— BEGIN —

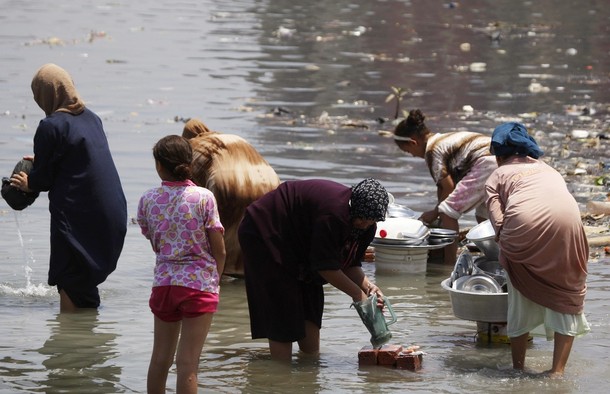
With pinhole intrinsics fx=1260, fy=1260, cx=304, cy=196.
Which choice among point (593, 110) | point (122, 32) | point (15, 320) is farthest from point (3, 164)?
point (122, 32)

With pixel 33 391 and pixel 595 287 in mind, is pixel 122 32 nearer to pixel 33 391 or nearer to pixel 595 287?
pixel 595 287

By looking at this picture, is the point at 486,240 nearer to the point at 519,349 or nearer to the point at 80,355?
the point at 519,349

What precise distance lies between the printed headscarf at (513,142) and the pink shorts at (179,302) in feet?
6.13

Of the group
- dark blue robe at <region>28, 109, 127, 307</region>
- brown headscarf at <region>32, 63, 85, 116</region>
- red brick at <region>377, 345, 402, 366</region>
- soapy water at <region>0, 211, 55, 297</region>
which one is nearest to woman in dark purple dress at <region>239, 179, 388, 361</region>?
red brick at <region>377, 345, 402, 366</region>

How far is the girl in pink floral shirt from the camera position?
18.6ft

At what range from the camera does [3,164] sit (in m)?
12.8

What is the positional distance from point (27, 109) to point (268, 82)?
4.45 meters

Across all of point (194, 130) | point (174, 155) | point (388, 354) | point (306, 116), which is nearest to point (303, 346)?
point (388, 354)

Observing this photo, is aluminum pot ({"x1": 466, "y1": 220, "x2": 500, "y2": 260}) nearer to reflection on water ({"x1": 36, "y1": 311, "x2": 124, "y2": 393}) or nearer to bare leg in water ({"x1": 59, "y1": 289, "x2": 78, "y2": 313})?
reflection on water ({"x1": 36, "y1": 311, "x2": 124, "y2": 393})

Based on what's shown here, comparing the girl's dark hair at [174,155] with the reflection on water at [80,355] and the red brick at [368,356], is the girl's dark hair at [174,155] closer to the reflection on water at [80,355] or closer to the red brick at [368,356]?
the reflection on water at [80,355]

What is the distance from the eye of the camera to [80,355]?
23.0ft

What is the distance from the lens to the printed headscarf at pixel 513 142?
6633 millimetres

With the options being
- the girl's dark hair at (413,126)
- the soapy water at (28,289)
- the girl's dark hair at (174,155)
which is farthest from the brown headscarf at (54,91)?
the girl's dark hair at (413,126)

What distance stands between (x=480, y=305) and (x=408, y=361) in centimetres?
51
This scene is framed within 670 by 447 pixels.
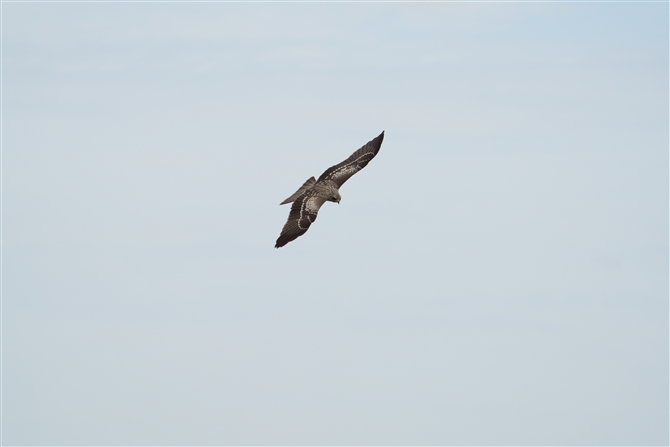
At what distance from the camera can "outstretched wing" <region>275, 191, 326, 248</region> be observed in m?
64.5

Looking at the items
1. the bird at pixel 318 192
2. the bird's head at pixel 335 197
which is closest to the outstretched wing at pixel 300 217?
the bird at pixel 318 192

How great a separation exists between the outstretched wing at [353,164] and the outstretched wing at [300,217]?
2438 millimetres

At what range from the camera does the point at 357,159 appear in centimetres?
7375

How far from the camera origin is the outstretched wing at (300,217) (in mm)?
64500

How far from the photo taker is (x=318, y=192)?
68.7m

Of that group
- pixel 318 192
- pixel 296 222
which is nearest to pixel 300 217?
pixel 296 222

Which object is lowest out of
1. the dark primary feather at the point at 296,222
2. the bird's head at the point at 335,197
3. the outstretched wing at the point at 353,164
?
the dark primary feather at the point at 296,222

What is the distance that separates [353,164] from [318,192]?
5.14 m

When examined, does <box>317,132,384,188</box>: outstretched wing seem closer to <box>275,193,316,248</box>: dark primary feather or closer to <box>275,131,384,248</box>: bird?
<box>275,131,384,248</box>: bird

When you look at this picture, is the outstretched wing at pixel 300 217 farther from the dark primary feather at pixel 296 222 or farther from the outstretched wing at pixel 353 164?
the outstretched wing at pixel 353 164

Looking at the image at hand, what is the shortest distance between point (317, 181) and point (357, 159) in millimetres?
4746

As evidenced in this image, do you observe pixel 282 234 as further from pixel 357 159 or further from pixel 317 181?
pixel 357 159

— END —

### Exercise
Substitute "head wrap" for every "headscarf" in the material above and write all of it out again with nothing else altered. Omit the pictures from your answer.

### Task result
With pinhole intrinsics fx=1260, fy=1260, cx=304, cy=196.
Which choice among point (593, 110) | point (122, 32) | point (15, 320) is farthest from point (3, 164)?
point (122, 32)

With pixel 33 391 and pixel 595 287 in mind, is pixel 122 32 nearer to pixel 33 391 or nearer to pixel 595 287?
pixel 595 287

By looking at this picture, is the point at 486,240 nearer to the point at 519,349 or nearer to the point at 80,355?
the point at 519,349

What precise distance lies between the printed head wrap at (513,142) and the pink shorts at (179,302) in feet?
6.13

Of the group
- dark blue robe at <region>28, 109, 127, 307</region>
- brown head wrap at <region>32, 63, 85, 116</region>
- red brick at <region>377, 345, 402, 366</region>
- soapy water at <region>0, 211, 55, 297</region>
which one is nearest to woman in dark purple dress at <region>239, 179, 388, 361</region>?
red brick at <region>377, 345, 402, 366</region>

How far is the girl in pink floral shirt from the camera position?
18.6ft

At what range from the camera does [3,164] sit (in m)?
12.8

What is the positional distance from point (27, 109) to point (268, 82)?
4.45 meters

Across all of point (194, 130) | point (174, 155) | point (388, 354) | point (306, 116), which is nearest to point (303, 346)?
point (388, 354)

Observing this photo, is aluminum pot ({"x1": 466, "y1": 220, "x2": 500, "y2": 260}) nearer to reflection on water ({"x1": 36, "y1": 311, "x2": 124, "y2": 393}) or nearer to bare leg in water ({"x1": 59, "y1": 289, "x2": 78, "y2": 313})?
reflection on water ({"x1": 36, "y1": 311, "x2": 124, "y2": 393})

Based on what's shown here, comparing the girl's dark hair at [174,155] with the reflection on water at [80,355] and the red brick at [368,356], is the girl's dark hair at [174,155] closer to the reflection on water at [80,355] or closer to the red brick at [368,356]?
the reflection on water at [80,355]

What is the distance from the eye of the camera to [80,355]?
23.0ft

What is the distance from the lens to the printed head wrap at pixel 513 142?
6633 millimetres

With the options being
- the girl's dark hair at (413,126)
- the soapy water at (28,289)
- the girl's dark hair at (174,155)
which is farthest from the brown head wrap at (54,91)?
the girl's dark hair at (413,126)

What distance stands between (x=480, y=305) and (x=408, y=361) in centimetres?
51
This scene is framed within 670 by 447 pixels.
At what distance from the camera can "outstretched wing" <region>275, 191, 326, 248</region> be observed in m?
64.5

Looking at the items
1. the bird at pixel 318 192
2. the bird's head at pixel 335 197
which is closest to the outstretched wing at pixel 300 217?
the bird at pixel 318 192

How great a separation exists between the outstretched wing at [353,164] and the outstretched wing at [300,217]?
2438 millimetres

At what range from the camera does the point at 357,159 appear in centimetres?
7375

How far from the camera origin is the outstretched wing at (300,217) (in mm)?
64500

How far from the photo taker is (x=318, y=192)?
68.7m

Of that group
- pixel 318 192
- pixel 296 222
which is nearest to pixel 300 217?
pixel 296 222

Which object is lowest out of
1. the dark primary feather at the point at 296,222
2. the bird's head at the point at 335,197
3. the outstretched wing at the point at 353,164
?
the dark primary feather at the point at 296,222

What is the distance that separates [353,164] from [318,192]?
5.14 m

When examined, does <box>317,132,384,188</box>: outstretched wing seem closer to <box>275,193,316,248</box>: dark primary feather or closer to <box>275,131,384,248</box>: bird?
<box>275,131,384,248</box>: bird

When you look at this picture, is the outstretched wing at pixel 300 217 farther from the dark primary feather at pixel 296 222 or farther from the outstretched wing at pixel 353 164?
the outstretched wing at pixel 353 164

Looking at the image at hand, what is the shortest distance between point (317, 181) and point (357, 159) in millimetres?
4746

As evidenced in this image, do you observe pixel 282 234 as further from pixel 357 159 or further from pixel 317 181?
pixel 357 159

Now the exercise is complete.